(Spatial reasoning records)
● ● ● ●

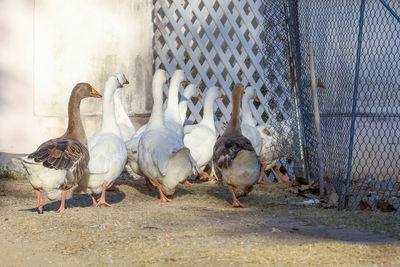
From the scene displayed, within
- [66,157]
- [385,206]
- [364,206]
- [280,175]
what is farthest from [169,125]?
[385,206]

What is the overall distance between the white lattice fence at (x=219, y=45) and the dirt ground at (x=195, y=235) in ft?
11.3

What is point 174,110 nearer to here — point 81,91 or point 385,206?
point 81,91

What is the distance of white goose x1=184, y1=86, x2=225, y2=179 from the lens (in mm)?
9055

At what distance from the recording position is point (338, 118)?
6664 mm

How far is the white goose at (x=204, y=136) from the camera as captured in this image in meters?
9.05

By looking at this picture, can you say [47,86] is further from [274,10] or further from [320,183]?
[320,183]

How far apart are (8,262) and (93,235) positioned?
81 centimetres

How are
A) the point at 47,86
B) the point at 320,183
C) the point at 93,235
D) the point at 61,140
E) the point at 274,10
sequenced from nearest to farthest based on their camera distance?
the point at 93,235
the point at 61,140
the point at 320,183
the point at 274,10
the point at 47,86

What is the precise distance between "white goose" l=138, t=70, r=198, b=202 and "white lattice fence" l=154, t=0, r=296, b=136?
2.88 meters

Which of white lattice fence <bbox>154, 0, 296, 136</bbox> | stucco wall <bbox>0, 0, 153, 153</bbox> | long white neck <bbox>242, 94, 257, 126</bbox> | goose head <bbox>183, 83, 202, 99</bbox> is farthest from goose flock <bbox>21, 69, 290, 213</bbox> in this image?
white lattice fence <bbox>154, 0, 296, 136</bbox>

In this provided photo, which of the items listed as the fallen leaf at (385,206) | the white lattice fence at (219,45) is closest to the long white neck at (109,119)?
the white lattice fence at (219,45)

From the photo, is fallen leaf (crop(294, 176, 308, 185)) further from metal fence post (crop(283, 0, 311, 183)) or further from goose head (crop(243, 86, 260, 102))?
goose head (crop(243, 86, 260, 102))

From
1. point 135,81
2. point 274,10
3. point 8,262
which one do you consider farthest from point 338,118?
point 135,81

● ● ● ●

PROBLEM REQUIREMENTS:
Using the material above, extract the line that contains "What is the precise" and every line after it, exactly as given; stop at the last line.

SOLUTION FOR THIS PROBLEM:
What is the precise distance between "white goose" l=138, t=70, r=198, b=202 and "white lattice fence" l=154, t=0, r=296, b=136?
2.88 meters

Which of white lattice fence <bbox>154, 0, 296, 136</bbox> | stucco wall <bbox>0, 0, 153, 153</bbox> | long white neck <bbox>242, 94, 257, 126</bbox> | goose head <bbox>183, 83, 202, 99</bbox> is farthest from goose flock <bbox>21, 69, 290, 213</bbox> in this image?
white lattice fence <bbox>154, 0, 296, 136</bbox>

In this provided photo, which of the items listed as the fallen leaf at (385,206) | the white lattice fence at (219,45) is closest to the long white neck at (109,119)?
the white lattice fence at (219,45)

From the photo, is fallen leaf (crop(294, 176, 308, 185)) further from metal fence post (crop(283, 0, 311, 183)) or further from goose head (crop(243, 86, 260, 102))?
goose head (crop(243, 86, 260, 102))

From
1. point 135,81
2. point 274,10
3. point 8,262
which one do you consider farthest from point 338,118?
point 135,81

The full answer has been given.